By Patrick Lang
MOSAIC’s addition of the new Latino branch gives minority students even more opportunities to share their opinions.
In the fall of 2008, the MOSAIC group was started at Union to meet the individual needs and desires of culturally diverse students on campus.
“We respond to the requests of the students who express a serious need for a new initiative that promotes unity, opportunity and Great Commandment thinking and action on our campus,” said Jacqueline Taylor, assistant dean of students and director of Career Services.
MOSAIC emphasizes the importance of encouraging students to make their opinions known, which led to the development of Latin American Student Opportunities. LASO is the newest branch to be established in MOSIAC due to the efforts of Union students Nadja Barros, sophomore nursing major, and Claudia Velasco, sophomore business and philosophy double major.
Barros and Velasco, along with Dr. Zoila Sanchez, associate professor of nursing and adviser for the Latino members of MOSAIC, had “expressed a need for opportunities focused on mentoring, support, community service and awareness of Latino culture among the Union community,” Taylor said. “MOSAIC was ready and willing to provide such opportunities.”
A desire to find an outlet for their Latino culture was the inspiration for Barros, from Brazil, and Velasco, from Ecuador, to help start a group that was dedicated to not only bring their culture together, but sharing it with other students on campus.
“I always liked the idea of hanging out with (people in) our culture,” Barros said.
“We were hurting for something like this.”
Sanchez said, “LASO, I strongly believe, is guided by God and in line with Union’s ‘Christ-centered Christian worldview’ exemplified by faculty, students, administration and staff. This is what I refer to as the foundation of LASO.”
Sanchez and all the members of LASO are working to help the new branch grow and become involved at Union.
“This is a new entity, (and) as with any new entity it is still in its infancy, and most likely will evolve as new members join,” Sanchez said.

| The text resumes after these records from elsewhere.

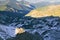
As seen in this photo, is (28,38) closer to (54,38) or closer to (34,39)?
(34,39)

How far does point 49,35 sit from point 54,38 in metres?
4.54

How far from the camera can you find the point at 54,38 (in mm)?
105938

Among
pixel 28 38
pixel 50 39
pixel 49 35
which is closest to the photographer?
pixel 28 38

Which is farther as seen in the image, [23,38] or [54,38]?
[54,38]

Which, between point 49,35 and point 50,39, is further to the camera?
point 49,35

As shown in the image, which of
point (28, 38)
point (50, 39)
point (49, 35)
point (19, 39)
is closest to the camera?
point (19, 39)

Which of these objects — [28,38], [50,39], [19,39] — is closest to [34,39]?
[28,38]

“LASO’s mission is broad: To create a Christ-centered community that will embrace unity, respect diversity, (and) provide mentoring and access to academic resources.”

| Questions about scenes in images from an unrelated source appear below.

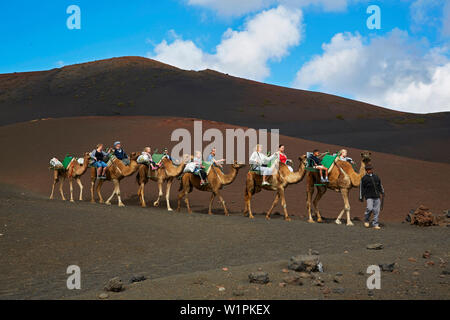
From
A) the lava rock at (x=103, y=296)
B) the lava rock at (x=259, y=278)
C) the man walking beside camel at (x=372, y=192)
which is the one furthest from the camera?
the man walking beside camel at (x=372, y=192)

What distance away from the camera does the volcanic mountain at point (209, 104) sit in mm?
52812

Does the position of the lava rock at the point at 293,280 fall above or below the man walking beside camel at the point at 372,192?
below

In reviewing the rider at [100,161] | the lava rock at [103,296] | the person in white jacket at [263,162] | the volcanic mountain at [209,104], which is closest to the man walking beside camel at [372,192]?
the person in white jacket at [263,162]

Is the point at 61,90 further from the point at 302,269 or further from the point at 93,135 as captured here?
the point at 302,269

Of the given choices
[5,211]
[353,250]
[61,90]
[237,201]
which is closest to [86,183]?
[237,201]

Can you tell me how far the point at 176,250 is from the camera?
34.2ft

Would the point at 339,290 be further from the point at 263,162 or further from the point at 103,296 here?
the point at 263,162

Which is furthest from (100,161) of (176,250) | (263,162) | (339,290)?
(339,290)

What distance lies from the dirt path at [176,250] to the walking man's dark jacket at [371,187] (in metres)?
1.05

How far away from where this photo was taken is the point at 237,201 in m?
22.4

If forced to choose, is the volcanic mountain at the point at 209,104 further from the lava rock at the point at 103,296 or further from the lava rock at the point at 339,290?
the lava rock at the point at 103,296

Sanchez said LASO should be a venue to create cross-cultural interactions among students that foster spiritual growth and service to others.
“I would like to see LASO engage in activities throughout the academic year that would not only assist its members with their overall career development, but also enhance their academic and social involvement at Union and in the local Community,” she said.
LASO held its first event in Brewer Dining Hall, Nov. 11. Students of all ethnicities were invited to eat, socialize and learn more about LASO and the Latino community on campus. More than 50 people attended the kick-off event.
MOSIAC also offers many other opprotunities to be involved, including weekly men’s and women’s Bible study, “Aim for the A’s” study hall, community service at Mission Convalescent Home and international missions support.